Team Octupi began with the need for an offering that enables people to make better financial decisions, in a world where financial institutions are perceived to be profit or product focused and not people focused.

The team reframed the challenge to enable young people to connect with trustworthy sources who will help them identify financial goals and make sound financial decisions.

Having the students on site was an eye-opener for Joseph.

“You can’t underestimate the power of diversity. Traditionally in Old Mutual we’ve recruited within a specific skillset.
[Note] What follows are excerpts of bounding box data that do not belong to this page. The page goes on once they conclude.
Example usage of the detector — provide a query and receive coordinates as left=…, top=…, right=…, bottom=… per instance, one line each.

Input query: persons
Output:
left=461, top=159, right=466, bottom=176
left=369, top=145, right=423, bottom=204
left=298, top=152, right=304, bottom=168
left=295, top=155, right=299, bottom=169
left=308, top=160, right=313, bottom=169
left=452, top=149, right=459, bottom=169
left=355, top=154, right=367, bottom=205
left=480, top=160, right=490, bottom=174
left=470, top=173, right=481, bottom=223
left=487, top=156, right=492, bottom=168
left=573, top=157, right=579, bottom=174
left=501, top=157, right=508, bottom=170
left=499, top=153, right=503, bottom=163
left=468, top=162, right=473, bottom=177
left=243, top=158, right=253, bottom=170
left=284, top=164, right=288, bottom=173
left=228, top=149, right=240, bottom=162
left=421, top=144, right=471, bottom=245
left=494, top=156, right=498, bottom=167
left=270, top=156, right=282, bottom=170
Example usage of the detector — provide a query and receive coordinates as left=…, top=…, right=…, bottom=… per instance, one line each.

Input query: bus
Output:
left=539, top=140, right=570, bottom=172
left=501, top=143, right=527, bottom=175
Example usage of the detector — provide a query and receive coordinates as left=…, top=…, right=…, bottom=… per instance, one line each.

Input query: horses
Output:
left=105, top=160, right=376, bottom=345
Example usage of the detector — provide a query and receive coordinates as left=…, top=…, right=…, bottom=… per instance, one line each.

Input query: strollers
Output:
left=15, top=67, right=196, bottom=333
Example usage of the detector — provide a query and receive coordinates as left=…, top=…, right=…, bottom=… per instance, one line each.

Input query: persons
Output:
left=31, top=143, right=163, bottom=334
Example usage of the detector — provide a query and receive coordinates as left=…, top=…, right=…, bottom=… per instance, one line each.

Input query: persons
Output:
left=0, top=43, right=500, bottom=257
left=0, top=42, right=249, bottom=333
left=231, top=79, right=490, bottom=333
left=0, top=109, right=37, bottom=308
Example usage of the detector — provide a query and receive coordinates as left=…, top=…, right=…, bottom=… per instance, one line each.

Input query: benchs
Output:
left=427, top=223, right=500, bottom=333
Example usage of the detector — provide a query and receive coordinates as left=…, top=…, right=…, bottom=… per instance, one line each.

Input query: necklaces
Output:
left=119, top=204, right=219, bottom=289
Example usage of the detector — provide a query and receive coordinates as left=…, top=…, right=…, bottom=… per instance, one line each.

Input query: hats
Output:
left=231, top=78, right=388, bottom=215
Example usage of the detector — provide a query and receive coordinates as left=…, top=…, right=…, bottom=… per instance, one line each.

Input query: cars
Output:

Very rarely do you get an opportunity to get such a broad range of views and mindsets into the problem-solving process.

“Having … individuals who are not encumbered by what can’t done helping to solve the problem has been interesting from a creative sense and seeing what could come up.

“This diversity is something that we will be looking at in terms of the recruitment policies when building out our own design-thinking capability.”

Engaging with customers

The experience of being a project partner and submitting challenges faced by the organisation to the process has been invaluable, says Joseph. He particularly rates design thinking’s human-centred emphasis on engaging directly with customers before developing a concept.

“You need to get out of the building. You need to spend time with customers learning as much as you can before you build the real thing.

“We’ve seen that that’s opened up the eyes of the executives who’ve sponsored the projects,” he says. “They come in with an initial hypothesis of what they think a solution would look like. But by following the process and spending time with the actual customers of that solution, they see that that hypothesis needs to be refined and reviewed [and ultimately] the quality of the solution will be better.”

In Perez’s view, “The value for the company would be to now take this forward into development and implementation.”